INFORMATION PROVIDED |
·····
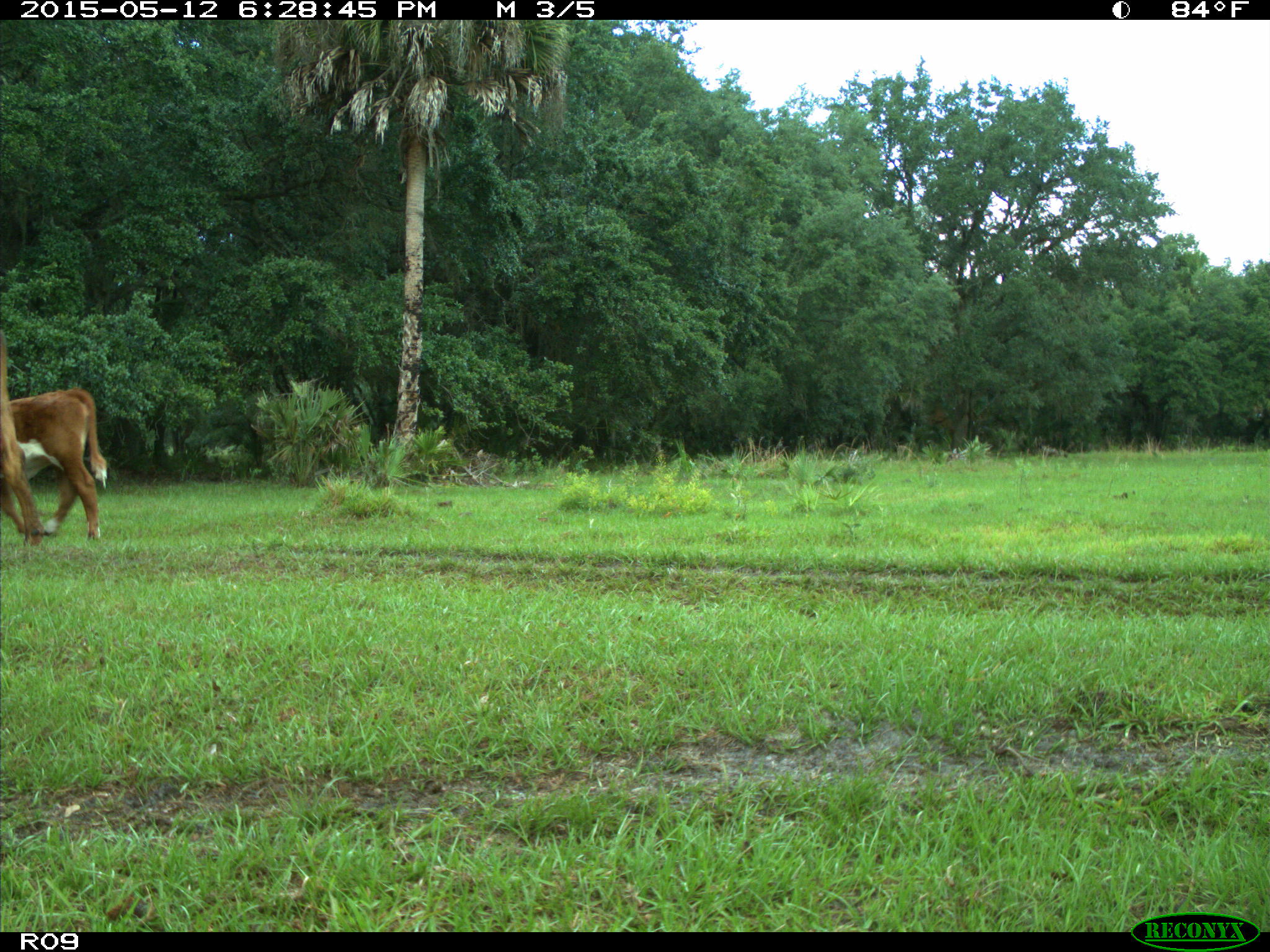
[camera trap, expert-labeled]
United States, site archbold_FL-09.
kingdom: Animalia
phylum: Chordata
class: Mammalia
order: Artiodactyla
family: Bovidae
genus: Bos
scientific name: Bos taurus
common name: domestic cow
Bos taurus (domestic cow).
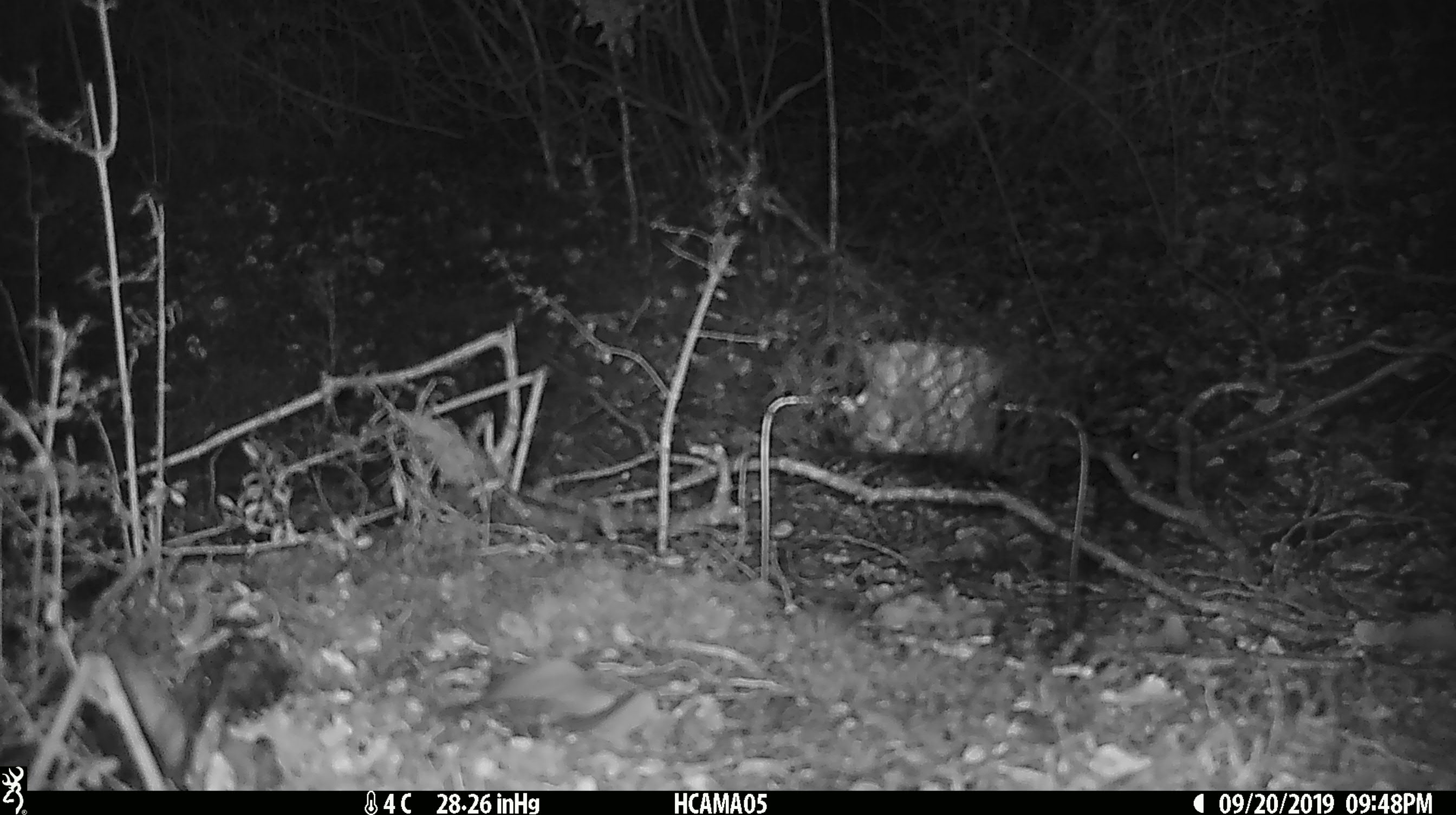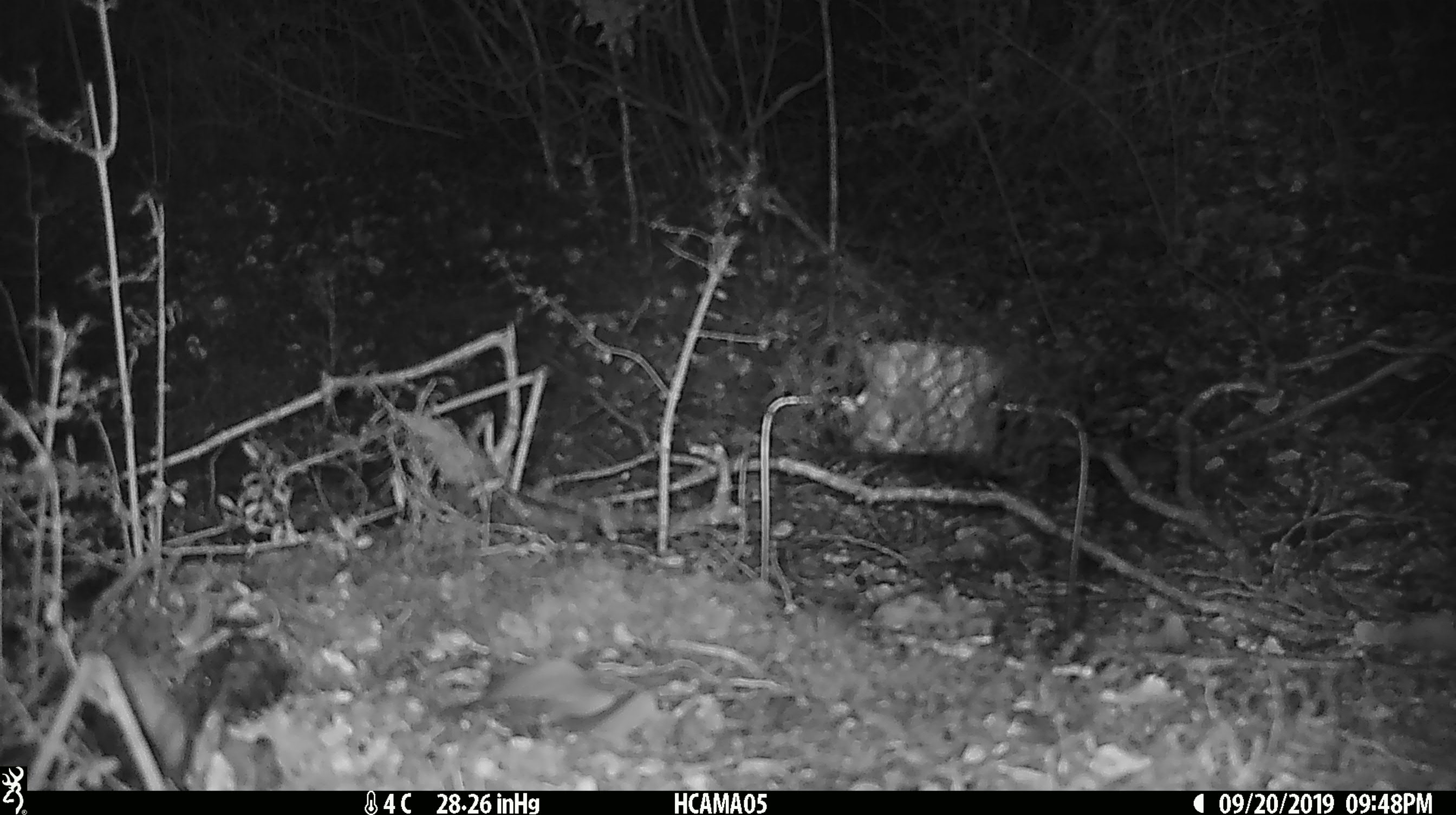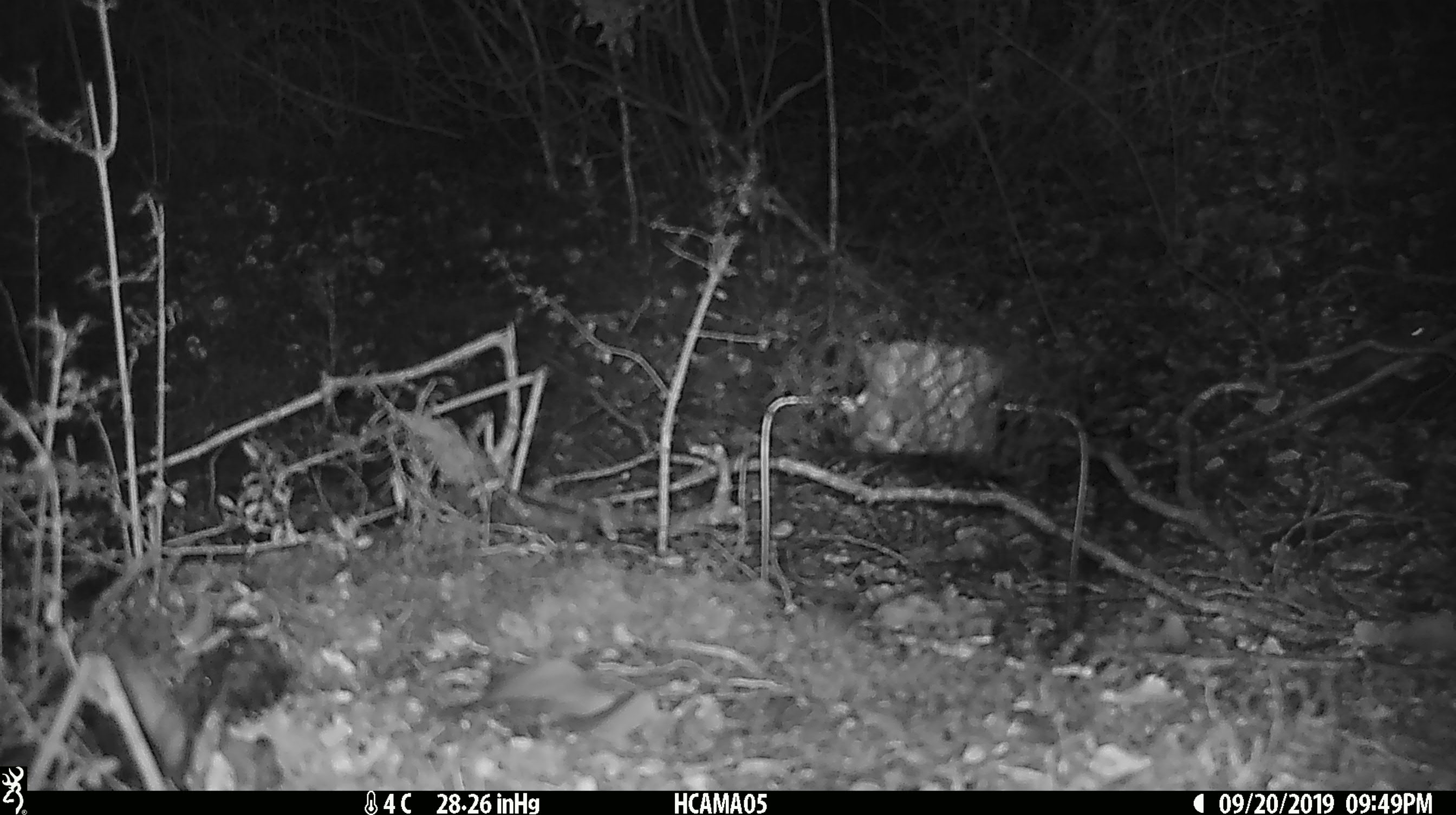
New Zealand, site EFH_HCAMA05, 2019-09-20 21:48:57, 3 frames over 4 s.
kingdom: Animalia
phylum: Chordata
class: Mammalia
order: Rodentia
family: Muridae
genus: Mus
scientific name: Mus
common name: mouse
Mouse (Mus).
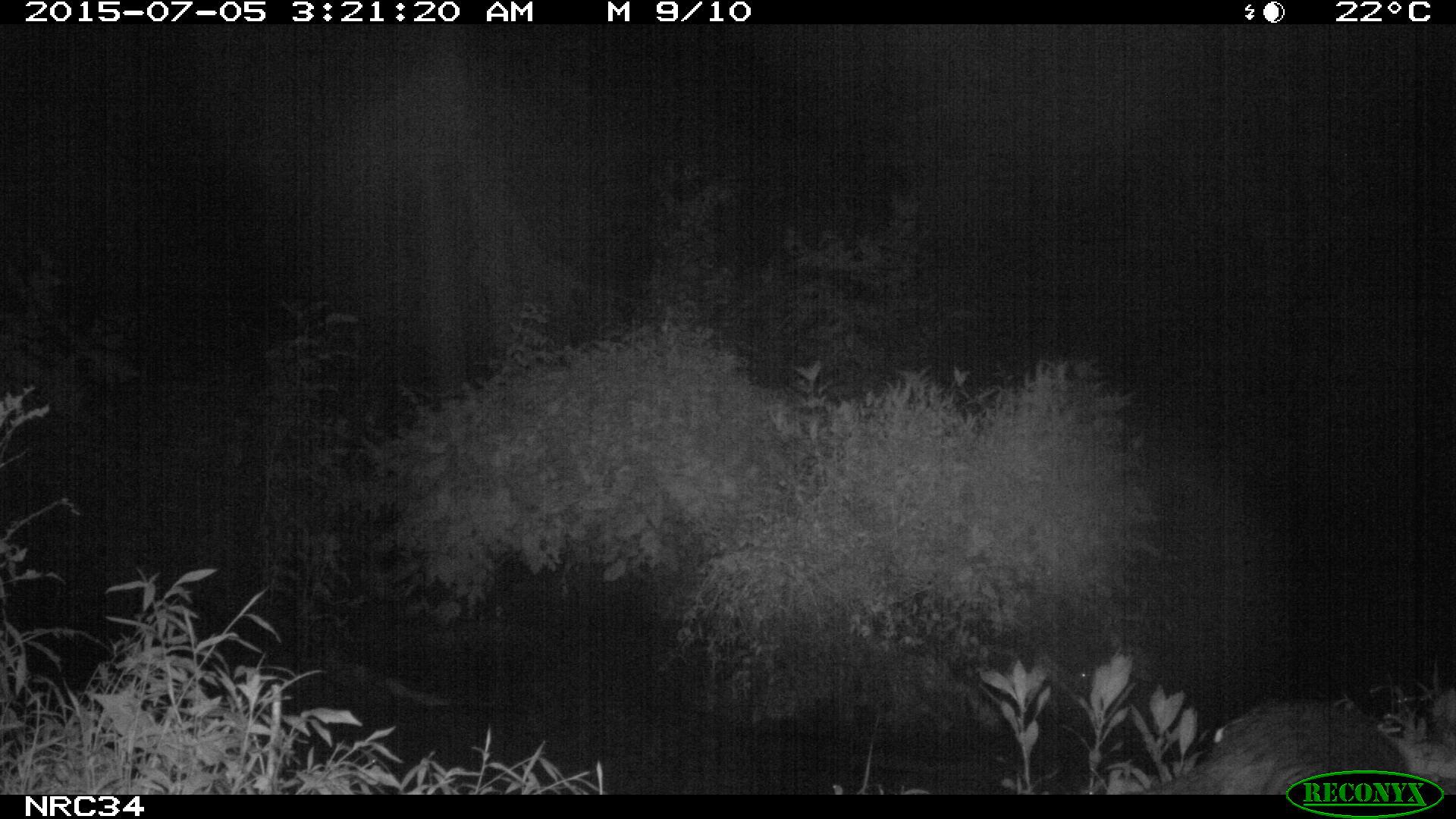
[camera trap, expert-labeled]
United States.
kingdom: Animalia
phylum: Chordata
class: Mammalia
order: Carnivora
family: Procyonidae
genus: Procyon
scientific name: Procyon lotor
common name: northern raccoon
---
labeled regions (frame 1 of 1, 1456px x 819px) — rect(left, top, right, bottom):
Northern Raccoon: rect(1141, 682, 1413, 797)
·····
ASSIGNMENT | Look at the records above. Copy every line where the string "United" occurs.

OUTPUT OF THE EXERCISE |
United States, site archbold_FL-09.
United States.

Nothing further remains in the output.